非人は、物を作ったり、商売をしたりしません。


 この9項こそ、すでに述べたように、非人の本質を定義している。生産と商売に従事してはいけない。つまり、近代でいう「労働」を、禁じられた身分なのだ。


 なるほど。ひるがえって穢多をみれば、彼らには「労働」がある。斃牛馬の処理や獣皮の加工や革製品の製造販売、刑吏・捕吏・番太・山番・水番などの下級官僚的な仕事、祭礼などでの「清め」役や各種芸能、草履・雪駄作りとその販売、灯心などの製造販売、竹細工の製造販売など・・・。すべてがすべてというわけではないが、物を作って売って生計を立てることができた。

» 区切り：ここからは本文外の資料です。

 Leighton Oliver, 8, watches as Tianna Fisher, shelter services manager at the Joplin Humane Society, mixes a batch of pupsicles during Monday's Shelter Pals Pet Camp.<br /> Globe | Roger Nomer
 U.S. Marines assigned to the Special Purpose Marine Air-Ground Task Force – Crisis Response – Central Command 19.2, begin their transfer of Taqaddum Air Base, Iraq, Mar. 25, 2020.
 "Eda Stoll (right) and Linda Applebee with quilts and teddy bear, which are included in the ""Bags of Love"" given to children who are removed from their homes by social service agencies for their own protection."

 一方、労働を禁じられた非人はどうやって糊口をしのいでいたのか。
 非人の主な生業は勧進と言われる「物乞い」だった。他に、街角の清掃、「門付(かどづけ)」などの「清め」にかかわる芸能、長吏の下役として警備や刑死者の埋葬、病気になった入牢者や少年囚人の世話など・・・。
 つまり、都市機能には欠かせないけれども誰も進んではやりたくないような仕事を押し付けられていたのである。現代風に言うならば‘5K’(きつい、きたない、くさい、きけん、きもちわるい)である。
 
 このあたりの事情を見るとき、固定化された差別制度が持つ隠された意図を想像せずにはいられない。

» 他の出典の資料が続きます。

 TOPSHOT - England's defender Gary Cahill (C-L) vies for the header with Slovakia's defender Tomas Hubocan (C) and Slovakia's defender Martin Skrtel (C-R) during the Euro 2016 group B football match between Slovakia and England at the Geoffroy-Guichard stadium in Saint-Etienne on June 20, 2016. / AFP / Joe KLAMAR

 社会には、「誰もやりたがらないけれども誰かがやらなくては社会がうまく回らない」という仕事がある。たとえば、ゴミ回収、糞尿回収(水洗トイレの普及で今や珍しくなったけど)、下水の清掃、事故遺体・自殺遺体の処理、原発の作業員、死刑執行人、墓場の守り、税金の徴収、感染症の病人の世話、公衆便所の清掃・・・・等々。
 こうした仕事をしてくれる人を見つけるには、現在なら破格の待遇とか福利厚生の良さとか安定性とかで釣ることができよう。今それらの多くが公務員の仕事になっている(民間委託が多いにせよ)ことが示すように、社会のインフラを支える重要な仕事なのだから、税金から賃金を支払うのがまっとうなのである。
 しかし、それでは当然コストが高くつく。
 民主主義の現在ならそれは仕方がないこととして大衆は受けいれる。
 江戸時代はどうだろう?
 幕藩体制のトップに立つ者=為政者は、そんなところに徴収した税をつぎこみたくないに決まっている。自分や取り巻きの取り分を最大限多くしようとするのが身分社会の上位者の信念である。税金を公的事業に還元などとという発想は、それによって自らの権益がより広がる(=たとえば土地開拓によって収穫高が上がる→税収UP!)という目算あってはじめて生まれるのが、殿様たるゆえんである。生産性のないところに金を投資するなんて愚か者のすることだ。
 では、どうすればよいか。
 上記の5Kをやる人間を固定して、それしかできないような(=他の仕事に就けないような)仕組みを作ればいいのである。そして、そのような不自由を強いられるのも因果の為、そのような生まれだから仕方ないのだと、民衆にも当事者にも思わせてしまえばよい。洗脳するのだ。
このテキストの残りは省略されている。